AIM OF THE TASK: All the data should come back exactly as it was given.

── INPUT ROWS ──

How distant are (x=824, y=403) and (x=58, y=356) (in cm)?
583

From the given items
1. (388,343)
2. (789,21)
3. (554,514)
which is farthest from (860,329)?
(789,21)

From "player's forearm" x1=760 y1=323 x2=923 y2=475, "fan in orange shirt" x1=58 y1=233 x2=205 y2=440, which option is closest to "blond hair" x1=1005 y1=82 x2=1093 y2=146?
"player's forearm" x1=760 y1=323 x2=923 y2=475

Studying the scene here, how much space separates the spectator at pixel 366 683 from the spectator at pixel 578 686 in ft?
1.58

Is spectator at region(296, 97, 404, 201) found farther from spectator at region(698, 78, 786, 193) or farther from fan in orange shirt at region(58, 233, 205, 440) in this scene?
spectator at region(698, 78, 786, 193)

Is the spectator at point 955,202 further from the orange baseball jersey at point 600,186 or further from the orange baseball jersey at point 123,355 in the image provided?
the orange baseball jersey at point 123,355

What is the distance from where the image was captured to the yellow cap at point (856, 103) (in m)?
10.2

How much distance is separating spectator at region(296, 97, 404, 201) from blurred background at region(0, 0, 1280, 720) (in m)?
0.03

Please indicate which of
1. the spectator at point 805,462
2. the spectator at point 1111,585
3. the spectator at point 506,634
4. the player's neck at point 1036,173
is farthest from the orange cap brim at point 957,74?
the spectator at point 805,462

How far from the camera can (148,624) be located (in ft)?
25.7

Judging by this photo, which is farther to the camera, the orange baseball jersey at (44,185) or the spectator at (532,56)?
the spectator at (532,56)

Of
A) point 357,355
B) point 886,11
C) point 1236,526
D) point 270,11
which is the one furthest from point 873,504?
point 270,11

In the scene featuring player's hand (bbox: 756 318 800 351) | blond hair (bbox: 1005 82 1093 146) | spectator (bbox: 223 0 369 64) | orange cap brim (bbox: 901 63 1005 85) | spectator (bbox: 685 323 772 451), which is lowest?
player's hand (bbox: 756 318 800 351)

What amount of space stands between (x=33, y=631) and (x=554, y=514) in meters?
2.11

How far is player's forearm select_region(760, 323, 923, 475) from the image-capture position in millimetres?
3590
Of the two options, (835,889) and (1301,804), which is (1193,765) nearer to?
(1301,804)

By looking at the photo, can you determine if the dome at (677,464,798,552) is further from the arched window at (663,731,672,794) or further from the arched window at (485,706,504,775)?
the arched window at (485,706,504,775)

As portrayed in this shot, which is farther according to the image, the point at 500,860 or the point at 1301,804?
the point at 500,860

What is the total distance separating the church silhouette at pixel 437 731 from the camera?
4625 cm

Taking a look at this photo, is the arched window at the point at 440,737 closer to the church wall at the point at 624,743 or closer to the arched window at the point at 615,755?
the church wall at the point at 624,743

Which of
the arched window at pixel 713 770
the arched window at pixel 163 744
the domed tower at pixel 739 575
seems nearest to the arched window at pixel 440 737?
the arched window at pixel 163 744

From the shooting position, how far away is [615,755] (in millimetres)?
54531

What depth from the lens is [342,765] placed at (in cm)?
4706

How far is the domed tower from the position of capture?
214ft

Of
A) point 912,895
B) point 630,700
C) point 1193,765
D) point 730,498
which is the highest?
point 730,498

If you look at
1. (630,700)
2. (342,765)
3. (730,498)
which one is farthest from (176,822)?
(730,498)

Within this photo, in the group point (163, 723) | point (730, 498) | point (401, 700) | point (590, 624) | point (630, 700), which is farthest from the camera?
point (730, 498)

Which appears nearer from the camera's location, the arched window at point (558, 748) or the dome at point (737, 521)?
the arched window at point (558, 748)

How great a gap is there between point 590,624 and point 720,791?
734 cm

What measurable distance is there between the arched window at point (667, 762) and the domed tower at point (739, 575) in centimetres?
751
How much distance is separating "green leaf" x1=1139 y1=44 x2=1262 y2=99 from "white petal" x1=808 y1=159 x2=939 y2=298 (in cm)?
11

───

RESULT OF THIS TASK:
How distant are (x=824, y=403) and (x=58, y=356) (in cm)?
583

From the given items
1. (388,343)
2. (789,21)
3. (554,514)
which is farthest from (860,329)?
(789,21)

From "player's forearm" x1=760 y1=323 x2=923 y2=475, "fan in orange shirt" x1=58 y1=233 x2=205 y2=440, which option is closest to "blond hair" x1=1005 y1=82 x2=1093 y2=146?
"player's forearm" x1=760 y1=323 x2=923 y2=475

Studying the scene here, how much space separates the spectator at pixel 366 683 from the spectator at pixel 578 686 in ft?
1.58

Is spectator at region(296, 97, 404, 201) found farther from spectator at region(698, 78, 786, 193) or farther from fan in orange shirt at region(58, 233, 205, 440) in this scene?
spectator at region(698, 78, 786, 193)

Is the spectator at point 955,202 further from the orange baseball jersey at point 600,186 or further from the orange baseball jersey at point 123,355 in the image provided?
the orange baseball jersey at point 123,355

What is the distance from where the image was captured to the yellow cap at point (856, 103) (in m)?
10.2

How much distance is separating spectator at region(296, 97, 404, 201) from blurred background at region(0, 0, 1280, 720) (in m)?
0.03

Please indicate which of
1. the spectator at point 805,462
2. the spectator at point 1111,585
3. the spectator at point 506,634
4. the player's neck at point 1036,173
is farthest from the orange cap brim at point 957,74?
the spectator at point 805,462

How far from the camera can (148,624) be located (in ft)?
25.7

Judging by this photo, which is farther to the camera, the orange baseball jersey at (44,185) or the spectator at (532,56)?
the spectator at (532,56)

Of
A) point 357,355
B) point 886,11
C) point 1236,526
D) point 270,11
which is the one furthest from point 873,504?
point 270,11

In the scene featuring player's hand (bbox: 756 318 800 351) | blond hair (bbox: 1005 82 1093 146) | spectator (bbox: 223 0 369 64) | orange cap brim (bbox: 901 63 1005 85) | spectator (bbox: 685 323 772 451), which is lowest?
player's hand (bbox: 756 318 800 351)

What amount of space stands between (x=33, y=631) and (x=554, y=514) in meters?
2.11

How far is player's forearm select_region(760, 323, 923, 475) from the image-capture position in millimetres?
3590
Of the two options, (835,889) and (1301,804), which is (1193,765) nearer to?
(1301,804)

By looking at the photo, can you determine if the dome at (677,464,798,552) is further from the arched window at (663,731,672,794) or further from the arched window at (485,706,504,775)?
the arched window at (485,706,504,775)

As portrayed in this shot, which is farther according to the image, the point at 500,860 or the point at 1301,804?
the point at 500,860

What is the total distance separating the church silhouette at pixel 437 731 from the camera?
4625 cm

Taking a look at this photo, is the arched window at the point at 440,737 closer to the church wall at the point at 624,743 or closer to the arched window at the point at 615,755?
the church wall at the point at 624,743

Which of
the arched window at pixel 713 770
the arched window at pixel 163 744
the domed tower at pixel 739 575
seems nearest to the arched window at pixel 440 737?
the arched window at pixel 163 744

From the shooting position, how far away is [615,755] (in millimetres)?
54531

What depth from the lens is [342,765] placed at (in cm)?
4706

How far is the domed tower from the position of capture?
214ft

Of
A) point 912,895
B) point 630,700
C) point 1193,765
D) point 730,498
which is the highest?
point 730,498

If you look at
1. (630,700)
2. (342,765)
3. (730,498)
which one is farthest from (176,822)?
(730,498)

Within this photo, in the group point (163, 723) | point (730, 498) | point (401, 700) | point (590, 624) | point (630, 700), which is farthest from the camera?
point (730, 498)

Which appears nearer from the camera's location, the arched window at point (558, 748) or the dome at point (737, 521)?
the arched window at point (558, 748)

How great a gap is there between point 590,624 and point 720,791?
734 cm

What measurable distance is there between the arched window at point (667, 762) and the domed tower at point (739, 575) in centimetres?
751
How much distance is separating "green leaf" x1=1139 y1=44 x2=1262 y2=99 from "white petal" x1=808 y1=159 x2=939 y2=298 (in cm)?
11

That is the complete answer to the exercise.